Après son dernier "Sans Issue", Jacques Vidal est resté fidèle à la formule du septet qu'il élargit même (Daniel Zimmermann, Pierrick Pedron et Eddie Henderson qui lui fit l'amitié de traverser l'Atlantique pour l'enregistrement). Les complices qu'il retrouve avec plaisir sont Simon Goubert à la batterie, Manuel Rocheman, discrètement efficace sauf peut-être dans le bouillonnant "Niyragongo", et l'ami de toujours, le guitariste Frédéric Sylvestre, qui intervient de façon plus décisive sur "Just bebop" ou "Blues for Charles" ajoutant les timbres chatoyants de la six cordes. Le contrebassiste-compositeur ne se taille jamais la part du lion, excepté dans "Epilogue" où son chant épuré résonne enfin quand il se joint à la voix d'Isabelle Carpentier.

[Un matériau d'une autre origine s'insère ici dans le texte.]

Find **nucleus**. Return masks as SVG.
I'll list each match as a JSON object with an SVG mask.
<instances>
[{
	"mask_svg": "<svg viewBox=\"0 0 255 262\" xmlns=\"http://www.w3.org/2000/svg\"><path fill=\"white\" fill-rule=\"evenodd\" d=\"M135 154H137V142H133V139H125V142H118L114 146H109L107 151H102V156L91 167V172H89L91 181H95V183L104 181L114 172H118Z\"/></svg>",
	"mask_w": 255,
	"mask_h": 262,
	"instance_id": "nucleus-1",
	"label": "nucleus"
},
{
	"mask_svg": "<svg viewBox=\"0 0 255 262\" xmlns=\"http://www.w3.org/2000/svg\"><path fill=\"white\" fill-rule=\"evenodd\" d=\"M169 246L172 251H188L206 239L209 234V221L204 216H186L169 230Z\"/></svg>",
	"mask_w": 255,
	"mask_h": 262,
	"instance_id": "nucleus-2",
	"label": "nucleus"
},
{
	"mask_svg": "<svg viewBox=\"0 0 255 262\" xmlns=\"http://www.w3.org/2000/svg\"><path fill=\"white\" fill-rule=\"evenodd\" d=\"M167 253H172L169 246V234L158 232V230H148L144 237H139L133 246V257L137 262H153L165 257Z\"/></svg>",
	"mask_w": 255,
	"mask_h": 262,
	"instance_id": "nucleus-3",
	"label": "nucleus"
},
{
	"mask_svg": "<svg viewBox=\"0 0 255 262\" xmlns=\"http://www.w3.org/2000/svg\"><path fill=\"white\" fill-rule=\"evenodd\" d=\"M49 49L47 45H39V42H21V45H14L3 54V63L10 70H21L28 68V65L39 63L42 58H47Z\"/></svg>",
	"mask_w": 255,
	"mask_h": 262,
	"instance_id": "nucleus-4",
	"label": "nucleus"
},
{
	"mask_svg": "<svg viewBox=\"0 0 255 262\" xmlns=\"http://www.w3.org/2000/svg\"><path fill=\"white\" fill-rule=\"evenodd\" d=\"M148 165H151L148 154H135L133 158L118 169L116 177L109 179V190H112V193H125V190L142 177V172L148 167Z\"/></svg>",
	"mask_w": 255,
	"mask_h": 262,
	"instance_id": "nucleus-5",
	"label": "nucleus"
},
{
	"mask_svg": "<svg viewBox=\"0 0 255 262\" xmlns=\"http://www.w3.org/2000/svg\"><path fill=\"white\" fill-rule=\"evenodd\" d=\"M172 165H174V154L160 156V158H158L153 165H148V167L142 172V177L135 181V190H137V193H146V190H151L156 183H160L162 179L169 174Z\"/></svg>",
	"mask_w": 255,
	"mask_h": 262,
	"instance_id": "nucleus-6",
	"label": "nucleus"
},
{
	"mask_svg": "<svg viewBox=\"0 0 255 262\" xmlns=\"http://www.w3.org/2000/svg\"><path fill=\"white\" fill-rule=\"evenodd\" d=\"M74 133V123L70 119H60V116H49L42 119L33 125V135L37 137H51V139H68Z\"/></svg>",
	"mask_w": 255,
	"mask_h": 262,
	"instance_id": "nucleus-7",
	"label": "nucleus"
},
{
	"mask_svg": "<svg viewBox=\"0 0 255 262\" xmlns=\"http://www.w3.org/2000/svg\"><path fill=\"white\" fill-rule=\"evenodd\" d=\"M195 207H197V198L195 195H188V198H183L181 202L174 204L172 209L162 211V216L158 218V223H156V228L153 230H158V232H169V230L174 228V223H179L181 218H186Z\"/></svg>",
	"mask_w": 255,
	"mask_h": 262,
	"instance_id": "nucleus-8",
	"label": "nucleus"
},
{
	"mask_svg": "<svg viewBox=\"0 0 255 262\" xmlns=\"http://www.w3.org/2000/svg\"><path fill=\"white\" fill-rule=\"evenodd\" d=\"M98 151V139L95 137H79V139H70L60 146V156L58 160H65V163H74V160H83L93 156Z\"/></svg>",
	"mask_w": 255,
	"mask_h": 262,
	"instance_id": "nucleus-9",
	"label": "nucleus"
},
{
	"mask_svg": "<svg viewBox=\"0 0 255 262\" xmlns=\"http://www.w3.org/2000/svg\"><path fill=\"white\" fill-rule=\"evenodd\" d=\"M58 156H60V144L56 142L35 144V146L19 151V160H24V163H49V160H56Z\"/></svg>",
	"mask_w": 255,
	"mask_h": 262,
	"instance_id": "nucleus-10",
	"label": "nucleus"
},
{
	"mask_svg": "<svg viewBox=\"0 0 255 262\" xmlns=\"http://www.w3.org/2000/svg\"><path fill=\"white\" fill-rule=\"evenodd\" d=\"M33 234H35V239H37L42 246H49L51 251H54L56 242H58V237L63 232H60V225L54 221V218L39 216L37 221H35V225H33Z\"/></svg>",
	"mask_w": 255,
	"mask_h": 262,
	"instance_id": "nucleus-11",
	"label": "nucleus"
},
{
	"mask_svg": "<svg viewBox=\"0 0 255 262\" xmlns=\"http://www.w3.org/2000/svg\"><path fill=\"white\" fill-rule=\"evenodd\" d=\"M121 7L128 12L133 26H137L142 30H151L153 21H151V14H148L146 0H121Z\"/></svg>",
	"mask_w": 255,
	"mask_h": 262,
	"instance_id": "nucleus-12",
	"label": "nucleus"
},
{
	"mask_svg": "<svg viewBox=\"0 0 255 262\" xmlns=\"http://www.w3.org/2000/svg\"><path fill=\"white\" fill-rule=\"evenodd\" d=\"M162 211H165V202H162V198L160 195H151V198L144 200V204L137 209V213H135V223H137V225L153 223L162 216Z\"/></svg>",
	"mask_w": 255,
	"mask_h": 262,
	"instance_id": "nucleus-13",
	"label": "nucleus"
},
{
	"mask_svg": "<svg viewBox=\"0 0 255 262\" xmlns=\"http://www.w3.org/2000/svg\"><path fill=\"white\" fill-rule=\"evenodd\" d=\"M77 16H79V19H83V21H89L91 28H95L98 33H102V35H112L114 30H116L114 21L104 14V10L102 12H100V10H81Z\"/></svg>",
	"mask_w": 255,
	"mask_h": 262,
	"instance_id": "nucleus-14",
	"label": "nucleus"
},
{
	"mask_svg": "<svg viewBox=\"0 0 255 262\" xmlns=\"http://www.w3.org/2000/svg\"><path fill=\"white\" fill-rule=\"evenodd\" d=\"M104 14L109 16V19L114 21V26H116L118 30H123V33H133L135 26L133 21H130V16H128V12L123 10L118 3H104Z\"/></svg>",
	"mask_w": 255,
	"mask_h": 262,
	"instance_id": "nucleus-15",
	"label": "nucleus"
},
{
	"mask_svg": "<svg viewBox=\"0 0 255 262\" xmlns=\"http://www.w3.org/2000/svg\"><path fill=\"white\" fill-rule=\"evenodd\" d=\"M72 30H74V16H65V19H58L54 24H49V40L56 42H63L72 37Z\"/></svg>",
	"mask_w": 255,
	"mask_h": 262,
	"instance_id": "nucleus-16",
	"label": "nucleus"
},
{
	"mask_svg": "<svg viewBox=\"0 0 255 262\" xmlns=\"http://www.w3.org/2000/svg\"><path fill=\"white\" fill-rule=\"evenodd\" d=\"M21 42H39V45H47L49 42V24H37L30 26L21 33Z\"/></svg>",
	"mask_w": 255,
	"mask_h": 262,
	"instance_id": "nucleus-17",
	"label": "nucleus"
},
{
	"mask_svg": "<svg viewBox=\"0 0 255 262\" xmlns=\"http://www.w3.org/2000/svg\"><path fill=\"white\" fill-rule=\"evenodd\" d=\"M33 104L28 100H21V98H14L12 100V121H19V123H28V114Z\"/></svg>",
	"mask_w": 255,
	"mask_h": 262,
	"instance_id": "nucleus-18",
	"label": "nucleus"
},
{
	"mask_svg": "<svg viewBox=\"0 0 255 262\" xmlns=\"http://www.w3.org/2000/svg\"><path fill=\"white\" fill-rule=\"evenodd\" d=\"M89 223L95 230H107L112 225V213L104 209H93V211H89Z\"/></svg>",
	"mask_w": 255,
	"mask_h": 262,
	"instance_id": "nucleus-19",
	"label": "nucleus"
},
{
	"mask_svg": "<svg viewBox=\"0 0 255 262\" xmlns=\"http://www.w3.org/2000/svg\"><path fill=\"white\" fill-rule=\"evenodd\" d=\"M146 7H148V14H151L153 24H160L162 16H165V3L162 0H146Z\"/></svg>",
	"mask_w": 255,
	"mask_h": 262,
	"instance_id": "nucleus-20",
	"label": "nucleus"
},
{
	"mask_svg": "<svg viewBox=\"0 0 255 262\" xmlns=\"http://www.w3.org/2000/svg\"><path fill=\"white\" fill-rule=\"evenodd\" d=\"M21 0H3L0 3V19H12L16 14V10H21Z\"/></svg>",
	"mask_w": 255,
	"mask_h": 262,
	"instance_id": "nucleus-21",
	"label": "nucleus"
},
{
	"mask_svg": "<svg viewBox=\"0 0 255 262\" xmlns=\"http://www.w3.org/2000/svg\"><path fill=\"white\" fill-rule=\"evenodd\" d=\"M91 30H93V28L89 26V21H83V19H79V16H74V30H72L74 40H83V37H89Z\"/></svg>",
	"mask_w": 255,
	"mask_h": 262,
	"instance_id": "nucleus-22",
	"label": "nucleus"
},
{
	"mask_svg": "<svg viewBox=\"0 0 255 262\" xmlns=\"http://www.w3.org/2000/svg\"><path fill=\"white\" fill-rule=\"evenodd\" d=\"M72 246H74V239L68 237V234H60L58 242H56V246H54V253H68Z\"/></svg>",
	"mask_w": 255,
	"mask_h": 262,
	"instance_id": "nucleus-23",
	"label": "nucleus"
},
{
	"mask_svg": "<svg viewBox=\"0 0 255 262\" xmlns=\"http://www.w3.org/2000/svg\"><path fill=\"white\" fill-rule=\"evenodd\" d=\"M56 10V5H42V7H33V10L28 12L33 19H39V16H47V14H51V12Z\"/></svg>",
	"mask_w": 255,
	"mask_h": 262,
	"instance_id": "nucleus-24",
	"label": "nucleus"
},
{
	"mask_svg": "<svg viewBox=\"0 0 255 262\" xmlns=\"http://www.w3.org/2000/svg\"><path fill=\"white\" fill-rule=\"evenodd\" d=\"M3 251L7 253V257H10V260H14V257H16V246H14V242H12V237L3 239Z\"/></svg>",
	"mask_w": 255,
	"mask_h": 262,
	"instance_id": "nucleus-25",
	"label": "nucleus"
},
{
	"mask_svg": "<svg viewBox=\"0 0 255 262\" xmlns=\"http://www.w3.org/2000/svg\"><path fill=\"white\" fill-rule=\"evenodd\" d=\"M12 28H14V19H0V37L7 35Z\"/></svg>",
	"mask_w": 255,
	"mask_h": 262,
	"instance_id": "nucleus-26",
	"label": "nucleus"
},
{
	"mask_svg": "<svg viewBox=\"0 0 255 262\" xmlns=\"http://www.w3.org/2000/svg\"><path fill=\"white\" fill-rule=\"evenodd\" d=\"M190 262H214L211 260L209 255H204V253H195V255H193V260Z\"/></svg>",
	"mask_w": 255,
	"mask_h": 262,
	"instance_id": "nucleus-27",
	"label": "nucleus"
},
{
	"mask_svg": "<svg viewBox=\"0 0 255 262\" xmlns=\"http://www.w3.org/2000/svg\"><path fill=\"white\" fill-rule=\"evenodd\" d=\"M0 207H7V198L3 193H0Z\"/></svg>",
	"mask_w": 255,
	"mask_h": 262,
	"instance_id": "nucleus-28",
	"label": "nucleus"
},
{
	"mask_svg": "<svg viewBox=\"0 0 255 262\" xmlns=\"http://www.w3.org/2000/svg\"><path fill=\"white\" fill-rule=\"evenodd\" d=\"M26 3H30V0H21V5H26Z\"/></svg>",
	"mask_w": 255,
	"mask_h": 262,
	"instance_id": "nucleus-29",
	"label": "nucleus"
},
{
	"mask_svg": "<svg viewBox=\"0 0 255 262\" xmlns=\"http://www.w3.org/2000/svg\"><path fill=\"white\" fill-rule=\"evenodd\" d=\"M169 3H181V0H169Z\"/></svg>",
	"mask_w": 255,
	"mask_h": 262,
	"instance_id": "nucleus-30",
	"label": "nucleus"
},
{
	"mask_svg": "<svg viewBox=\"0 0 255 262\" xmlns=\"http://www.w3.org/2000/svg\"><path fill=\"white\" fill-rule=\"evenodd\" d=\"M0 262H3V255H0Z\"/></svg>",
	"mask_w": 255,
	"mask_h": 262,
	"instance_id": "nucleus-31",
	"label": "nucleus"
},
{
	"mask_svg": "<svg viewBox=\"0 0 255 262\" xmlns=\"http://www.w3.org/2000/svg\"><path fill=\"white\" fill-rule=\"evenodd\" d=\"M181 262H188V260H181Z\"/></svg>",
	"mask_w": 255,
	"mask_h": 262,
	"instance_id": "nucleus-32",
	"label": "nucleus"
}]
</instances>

Les soufflants, eux, s'en donnent à coeur joie tout au long de l'album : les espiègles mais aussi sensuels trombonistes Daniel Zimmermann et Glenn Ferris, le ténor Eric Barret dans le fougueux et sauvage "Interlude II" en la seule compagnie du cher Simon Goubert, vrai batteur de jazz, Pierrick Pedron, souverain à l'alto dans la suave "Mingus Serenade", ou encore le génial Eddie Henderson à la trompette, inspiré dans le virevoltant morceau-titre, ou le délicat "Funambule".

Vous l'aurez compris, ce "Mingus spirit" a toutes les qualités pour séduire l'amateur, et constitue à l'évidence, une belle réussite. On ira même plus loin, voici un album vibrant que tous ceux qui aiment le jazz doivent écouter rapidement.